*Dokumentauszug:*
━━━━━━━━━━━━━━━━━━━━

Kopf
Das Kartellobergericht beim Obersten Gerichtshof hat durch den stellvertretenden Vorsitzenden Senatspräsident des Obersten Gerichtshofes Dr. Resch als Vorsitzenden sowie durch seine weiteren Mitglieder Kommerzialräte Dr. Bauer, Dkfm. Dr. Grünwald, Dr. Lettner, Dr. Placek, Dr. Reindl und Dr. Schwarz in der Kartellrechtssache des Antragstellers Österreichischer A***, 1041 Wien, Prinz Eugen-Straße 20-22, wider die Antragsgegnerin Z*** C*** mbH, 6025 Innsbruck,
Sternbachplatz 2, vertreten durch Dr. Georg Legat, Rechtsanwalt in Wien, wegen Aufforderung zur Anzeige eines Bagatellkartells gemäß §§ 57 f KartG 1988, infolge Rekurses der Antragsgegnerin gegen den Beschluß des Stellvertreters des Vorsitzenden des Kartellgerichts beim Oberlandesgericht Wien vom 7.2.1990, Kt 1289/89-2, den
Beschluß
gefaßt:
Spruch
Dem Rekurs wird Folge gegeben.
Der angefochtene Beschluß wird aufgehoben. Dem Erstgericht wird eine neuerliche Entscheidung nach Verfahrensergänzung aufgetragen.

━━━━━━━━━━━━━━━━━━━━

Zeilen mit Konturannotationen
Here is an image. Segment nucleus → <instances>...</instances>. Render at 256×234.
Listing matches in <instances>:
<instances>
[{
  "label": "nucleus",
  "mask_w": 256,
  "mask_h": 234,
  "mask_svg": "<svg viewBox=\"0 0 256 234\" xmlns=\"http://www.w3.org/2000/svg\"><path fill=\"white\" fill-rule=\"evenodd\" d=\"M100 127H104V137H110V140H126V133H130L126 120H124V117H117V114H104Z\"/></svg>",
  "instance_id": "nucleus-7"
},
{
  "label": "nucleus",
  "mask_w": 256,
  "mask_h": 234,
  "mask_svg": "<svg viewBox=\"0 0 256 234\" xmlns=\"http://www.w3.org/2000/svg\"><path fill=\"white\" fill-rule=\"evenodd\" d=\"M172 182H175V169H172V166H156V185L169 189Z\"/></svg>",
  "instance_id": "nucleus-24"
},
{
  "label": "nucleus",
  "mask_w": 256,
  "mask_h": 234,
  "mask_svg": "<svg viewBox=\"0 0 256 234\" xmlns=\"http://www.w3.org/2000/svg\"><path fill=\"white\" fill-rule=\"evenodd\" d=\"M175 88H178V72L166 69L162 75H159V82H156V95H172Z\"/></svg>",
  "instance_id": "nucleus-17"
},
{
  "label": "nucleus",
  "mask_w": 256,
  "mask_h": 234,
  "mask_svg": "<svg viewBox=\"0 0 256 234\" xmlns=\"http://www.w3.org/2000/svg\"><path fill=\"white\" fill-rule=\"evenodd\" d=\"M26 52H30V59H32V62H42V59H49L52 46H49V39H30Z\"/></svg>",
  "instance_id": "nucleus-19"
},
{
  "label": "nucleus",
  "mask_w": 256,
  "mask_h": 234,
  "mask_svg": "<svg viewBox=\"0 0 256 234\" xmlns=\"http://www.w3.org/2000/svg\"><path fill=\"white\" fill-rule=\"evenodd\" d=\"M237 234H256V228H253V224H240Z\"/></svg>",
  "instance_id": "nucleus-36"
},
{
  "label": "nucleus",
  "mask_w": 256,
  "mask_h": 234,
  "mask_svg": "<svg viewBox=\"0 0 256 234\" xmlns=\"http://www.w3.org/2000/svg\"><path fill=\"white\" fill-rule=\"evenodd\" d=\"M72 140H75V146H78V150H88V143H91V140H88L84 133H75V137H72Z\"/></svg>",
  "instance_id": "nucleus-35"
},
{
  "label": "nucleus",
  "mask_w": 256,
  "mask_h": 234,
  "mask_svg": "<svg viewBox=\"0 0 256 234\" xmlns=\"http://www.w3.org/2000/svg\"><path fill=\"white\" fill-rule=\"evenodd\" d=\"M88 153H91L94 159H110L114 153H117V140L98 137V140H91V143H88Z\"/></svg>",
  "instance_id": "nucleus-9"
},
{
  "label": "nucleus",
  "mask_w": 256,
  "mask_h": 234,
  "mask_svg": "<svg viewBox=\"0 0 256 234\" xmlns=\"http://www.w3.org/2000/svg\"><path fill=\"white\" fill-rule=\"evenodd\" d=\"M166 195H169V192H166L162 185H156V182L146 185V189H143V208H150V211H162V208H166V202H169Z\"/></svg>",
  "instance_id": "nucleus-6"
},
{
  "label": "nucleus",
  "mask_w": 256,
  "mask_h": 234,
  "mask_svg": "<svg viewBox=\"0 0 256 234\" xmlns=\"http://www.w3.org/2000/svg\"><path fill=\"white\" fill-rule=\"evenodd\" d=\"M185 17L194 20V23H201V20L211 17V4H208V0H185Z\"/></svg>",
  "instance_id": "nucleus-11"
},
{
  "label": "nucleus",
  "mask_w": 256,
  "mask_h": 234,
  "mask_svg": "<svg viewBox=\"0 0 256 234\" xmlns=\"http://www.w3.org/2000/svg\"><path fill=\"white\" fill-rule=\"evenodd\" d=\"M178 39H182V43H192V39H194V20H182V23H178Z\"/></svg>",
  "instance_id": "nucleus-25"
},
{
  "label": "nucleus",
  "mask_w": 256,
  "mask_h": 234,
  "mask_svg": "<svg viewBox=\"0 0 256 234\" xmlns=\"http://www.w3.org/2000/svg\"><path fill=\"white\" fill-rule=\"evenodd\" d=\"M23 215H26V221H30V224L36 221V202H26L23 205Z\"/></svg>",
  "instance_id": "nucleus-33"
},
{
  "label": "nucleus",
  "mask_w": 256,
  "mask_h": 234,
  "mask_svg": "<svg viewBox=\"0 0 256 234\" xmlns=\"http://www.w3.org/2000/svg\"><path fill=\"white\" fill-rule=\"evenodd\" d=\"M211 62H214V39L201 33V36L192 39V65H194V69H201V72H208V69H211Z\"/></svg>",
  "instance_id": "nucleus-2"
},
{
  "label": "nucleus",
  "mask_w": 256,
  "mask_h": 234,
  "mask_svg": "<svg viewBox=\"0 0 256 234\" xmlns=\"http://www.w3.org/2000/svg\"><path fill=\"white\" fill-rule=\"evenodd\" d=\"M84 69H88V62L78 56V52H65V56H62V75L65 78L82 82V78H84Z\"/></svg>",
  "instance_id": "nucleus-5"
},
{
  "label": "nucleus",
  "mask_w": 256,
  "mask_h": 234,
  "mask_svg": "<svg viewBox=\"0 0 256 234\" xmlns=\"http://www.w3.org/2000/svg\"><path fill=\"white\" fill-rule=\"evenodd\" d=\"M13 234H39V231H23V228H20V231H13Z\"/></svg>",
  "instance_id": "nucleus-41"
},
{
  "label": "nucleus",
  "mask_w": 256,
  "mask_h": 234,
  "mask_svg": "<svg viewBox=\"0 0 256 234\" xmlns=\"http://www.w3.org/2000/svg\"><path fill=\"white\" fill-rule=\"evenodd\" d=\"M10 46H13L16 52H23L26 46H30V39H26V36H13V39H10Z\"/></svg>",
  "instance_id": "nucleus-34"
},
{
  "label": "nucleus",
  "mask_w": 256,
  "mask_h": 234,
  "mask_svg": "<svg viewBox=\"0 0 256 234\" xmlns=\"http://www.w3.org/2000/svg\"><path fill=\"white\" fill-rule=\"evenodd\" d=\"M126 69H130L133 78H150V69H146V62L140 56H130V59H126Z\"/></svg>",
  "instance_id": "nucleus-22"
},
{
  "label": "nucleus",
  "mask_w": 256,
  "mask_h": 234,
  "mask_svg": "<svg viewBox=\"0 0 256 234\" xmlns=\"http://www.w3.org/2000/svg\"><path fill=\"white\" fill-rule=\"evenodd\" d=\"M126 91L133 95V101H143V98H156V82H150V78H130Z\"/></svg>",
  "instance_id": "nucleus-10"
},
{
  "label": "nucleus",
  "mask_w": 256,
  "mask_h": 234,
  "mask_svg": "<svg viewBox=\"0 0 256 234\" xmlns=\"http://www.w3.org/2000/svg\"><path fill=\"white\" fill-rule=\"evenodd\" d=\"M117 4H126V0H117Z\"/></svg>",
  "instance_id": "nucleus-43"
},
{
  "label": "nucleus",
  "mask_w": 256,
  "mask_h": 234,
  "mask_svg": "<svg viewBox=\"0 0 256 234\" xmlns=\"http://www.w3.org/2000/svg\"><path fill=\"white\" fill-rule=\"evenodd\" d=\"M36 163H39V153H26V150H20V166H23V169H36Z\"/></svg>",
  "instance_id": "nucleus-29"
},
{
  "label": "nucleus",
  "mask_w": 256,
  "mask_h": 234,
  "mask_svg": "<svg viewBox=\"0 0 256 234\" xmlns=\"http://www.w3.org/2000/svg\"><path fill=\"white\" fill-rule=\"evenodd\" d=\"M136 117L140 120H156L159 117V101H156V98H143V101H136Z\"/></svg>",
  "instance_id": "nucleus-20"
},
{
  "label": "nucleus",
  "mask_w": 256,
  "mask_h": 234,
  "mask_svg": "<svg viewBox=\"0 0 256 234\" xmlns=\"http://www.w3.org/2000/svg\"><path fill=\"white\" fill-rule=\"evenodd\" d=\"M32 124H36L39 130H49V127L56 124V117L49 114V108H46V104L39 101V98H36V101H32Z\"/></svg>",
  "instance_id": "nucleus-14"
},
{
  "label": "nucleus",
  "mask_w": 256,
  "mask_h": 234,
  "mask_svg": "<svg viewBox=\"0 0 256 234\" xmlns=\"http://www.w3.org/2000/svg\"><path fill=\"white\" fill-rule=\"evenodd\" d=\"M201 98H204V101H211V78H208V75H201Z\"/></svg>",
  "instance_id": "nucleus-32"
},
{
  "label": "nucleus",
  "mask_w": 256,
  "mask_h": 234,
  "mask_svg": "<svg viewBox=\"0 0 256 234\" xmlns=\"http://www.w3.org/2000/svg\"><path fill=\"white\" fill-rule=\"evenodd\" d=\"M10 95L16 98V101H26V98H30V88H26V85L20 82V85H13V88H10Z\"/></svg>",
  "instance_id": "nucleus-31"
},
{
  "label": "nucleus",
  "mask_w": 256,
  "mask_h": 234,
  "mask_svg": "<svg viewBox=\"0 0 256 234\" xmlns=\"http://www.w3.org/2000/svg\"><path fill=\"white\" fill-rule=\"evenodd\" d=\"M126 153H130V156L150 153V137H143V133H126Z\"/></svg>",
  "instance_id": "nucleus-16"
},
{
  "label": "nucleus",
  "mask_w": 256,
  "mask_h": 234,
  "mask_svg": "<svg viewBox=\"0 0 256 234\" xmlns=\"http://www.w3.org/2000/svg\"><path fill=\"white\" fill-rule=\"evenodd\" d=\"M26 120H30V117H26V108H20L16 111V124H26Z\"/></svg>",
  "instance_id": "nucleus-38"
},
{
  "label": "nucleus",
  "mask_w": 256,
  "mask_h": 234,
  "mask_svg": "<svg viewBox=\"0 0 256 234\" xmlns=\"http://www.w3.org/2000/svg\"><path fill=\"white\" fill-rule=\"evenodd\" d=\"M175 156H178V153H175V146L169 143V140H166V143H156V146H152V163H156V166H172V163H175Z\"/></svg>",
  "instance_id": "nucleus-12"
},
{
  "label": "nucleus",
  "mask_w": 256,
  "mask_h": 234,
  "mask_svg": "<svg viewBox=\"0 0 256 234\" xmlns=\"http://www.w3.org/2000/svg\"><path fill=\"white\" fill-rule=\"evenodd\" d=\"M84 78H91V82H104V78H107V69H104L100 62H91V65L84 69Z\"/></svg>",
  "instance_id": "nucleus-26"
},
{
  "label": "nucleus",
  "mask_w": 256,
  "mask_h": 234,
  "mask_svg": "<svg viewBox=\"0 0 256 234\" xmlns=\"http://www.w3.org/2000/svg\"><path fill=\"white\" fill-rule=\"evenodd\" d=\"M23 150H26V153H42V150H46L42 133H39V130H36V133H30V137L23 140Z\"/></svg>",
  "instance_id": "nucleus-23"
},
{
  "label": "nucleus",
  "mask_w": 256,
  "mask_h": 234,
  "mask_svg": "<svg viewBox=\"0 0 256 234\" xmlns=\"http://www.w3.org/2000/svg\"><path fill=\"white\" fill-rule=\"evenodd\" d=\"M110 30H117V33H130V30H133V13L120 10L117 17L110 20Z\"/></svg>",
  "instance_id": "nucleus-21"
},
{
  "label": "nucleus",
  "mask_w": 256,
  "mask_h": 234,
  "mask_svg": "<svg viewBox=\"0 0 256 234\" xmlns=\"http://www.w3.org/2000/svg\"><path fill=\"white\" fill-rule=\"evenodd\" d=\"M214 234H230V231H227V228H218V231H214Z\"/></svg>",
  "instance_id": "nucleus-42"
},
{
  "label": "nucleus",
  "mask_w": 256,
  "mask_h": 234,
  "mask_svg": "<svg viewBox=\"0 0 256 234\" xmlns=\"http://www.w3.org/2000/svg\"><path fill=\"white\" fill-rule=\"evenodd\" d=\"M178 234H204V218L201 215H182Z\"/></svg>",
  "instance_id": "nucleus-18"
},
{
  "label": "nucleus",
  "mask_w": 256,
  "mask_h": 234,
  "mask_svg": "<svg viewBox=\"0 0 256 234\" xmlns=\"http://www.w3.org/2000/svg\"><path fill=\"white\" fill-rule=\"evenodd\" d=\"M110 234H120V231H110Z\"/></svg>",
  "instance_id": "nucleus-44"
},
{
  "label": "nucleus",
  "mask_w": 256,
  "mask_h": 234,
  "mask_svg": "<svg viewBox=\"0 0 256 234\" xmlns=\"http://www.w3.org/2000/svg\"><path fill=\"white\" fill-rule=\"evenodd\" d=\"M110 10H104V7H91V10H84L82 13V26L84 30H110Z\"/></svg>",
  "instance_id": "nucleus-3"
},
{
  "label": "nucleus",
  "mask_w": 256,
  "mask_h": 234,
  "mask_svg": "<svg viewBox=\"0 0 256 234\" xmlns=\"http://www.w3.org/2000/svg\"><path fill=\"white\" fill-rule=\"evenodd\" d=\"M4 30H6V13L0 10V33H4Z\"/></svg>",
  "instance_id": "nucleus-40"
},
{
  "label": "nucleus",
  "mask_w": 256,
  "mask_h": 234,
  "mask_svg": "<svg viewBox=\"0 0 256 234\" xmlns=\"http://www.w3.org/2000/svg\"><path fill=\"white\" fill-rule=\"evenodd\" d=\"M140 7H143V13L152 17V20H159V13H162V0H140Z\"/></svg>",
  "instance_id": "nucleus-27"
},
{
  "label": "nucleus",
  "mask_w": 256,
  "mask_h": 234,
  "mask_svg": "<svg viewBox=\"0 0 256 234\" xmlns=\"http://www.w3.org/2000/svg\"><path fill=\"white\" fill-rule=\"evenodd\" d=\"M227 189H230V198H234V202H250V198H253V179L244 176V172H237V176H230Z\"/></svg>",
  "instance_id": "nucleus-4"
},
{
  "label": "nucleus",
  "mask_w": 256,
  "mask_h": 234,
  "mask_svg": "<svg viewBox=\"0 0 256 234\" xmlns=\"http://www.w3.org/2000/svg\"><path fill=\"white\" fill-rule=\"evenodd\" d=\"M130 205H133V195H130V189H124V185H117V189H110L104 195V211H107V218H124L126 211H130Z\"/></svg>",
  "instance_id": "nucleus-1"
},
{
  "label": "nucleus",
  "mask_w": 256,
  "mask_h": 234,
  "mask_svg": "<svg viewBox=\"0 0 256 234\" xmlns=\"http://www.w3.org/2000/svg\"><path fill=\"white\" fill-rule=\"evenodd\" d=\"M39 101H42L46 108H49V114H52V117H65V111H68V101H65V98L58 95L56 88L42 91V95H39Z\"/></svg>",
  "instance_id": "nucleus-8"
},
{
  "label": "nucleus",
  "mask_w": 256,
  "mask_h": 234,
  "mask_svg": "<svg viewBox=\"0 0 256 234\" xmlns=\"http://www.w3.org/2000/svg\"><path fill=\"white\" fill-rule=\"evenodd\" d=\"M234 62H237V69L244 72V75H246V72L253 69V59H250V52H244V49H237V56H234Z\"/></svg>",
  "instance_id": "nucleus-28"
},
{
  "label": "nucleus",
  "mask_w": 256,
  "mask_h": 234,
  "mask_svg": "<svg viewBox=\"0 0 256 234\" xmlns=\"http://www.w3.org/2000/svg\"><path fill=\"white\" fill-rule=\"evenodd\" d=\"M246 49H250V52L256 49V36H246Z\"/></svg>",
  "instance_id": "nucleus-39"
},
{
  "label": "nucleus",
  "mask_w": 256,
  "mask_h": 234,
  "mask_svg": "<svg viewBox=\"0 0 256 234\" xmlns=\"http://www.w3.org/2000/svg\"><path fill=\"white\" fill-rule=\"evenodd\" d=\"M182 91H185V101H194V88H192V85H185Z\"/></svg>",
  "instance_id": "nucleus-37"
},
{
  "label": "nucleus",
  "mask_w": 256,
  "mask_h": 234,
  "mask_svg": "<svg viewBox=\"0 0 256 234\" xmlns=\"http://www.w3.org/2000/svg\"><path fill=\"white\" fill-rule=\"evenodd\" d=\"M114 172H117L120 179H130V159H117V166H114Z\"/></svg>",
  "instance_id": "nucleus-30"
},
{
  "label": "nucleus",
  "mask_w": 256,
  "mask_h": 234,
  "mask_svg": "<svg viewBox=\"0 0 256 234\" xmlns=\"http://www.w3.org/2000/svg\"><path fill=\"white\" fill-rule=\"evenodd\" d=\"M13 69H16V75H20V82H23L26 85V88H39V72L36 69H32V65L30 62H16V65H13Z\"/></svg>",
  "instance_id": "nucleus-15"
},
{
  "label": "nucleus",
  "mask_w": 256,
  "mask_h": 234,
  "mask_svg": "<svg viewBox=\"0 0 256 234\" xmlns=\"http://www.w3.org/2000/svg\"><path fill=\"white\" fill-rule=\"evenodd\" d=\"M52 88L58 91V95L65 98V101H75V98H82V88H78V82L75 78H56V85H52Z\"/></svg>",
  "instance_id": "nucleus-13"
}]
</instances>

━━━━━━━━━━━━━━━━━━━━

*Aufgabenstellung:*
Beantworten Sie anhand des Gerichtsbeschlusses diese Fragen:
1. Wer führte den Vorsitz im Kartellobergericht?
2. Wer vertritt die Antragsgegnerin?
3. Was wird dem Erstgericht aufgetragen?
Verwenden Sie ausschließlich den Gerichtsbeschluss.

*Gelöste Aufgabe:*
1. Senatspräsident des Obersten Gerichtshofes Dr. Resch als stellvertretender Vorsitzender.
2. Dr. Georg Legat, Rechtsanwalt in Wien.
3. Eine neuerliche Entscheidung nach Verfahrensergänzung.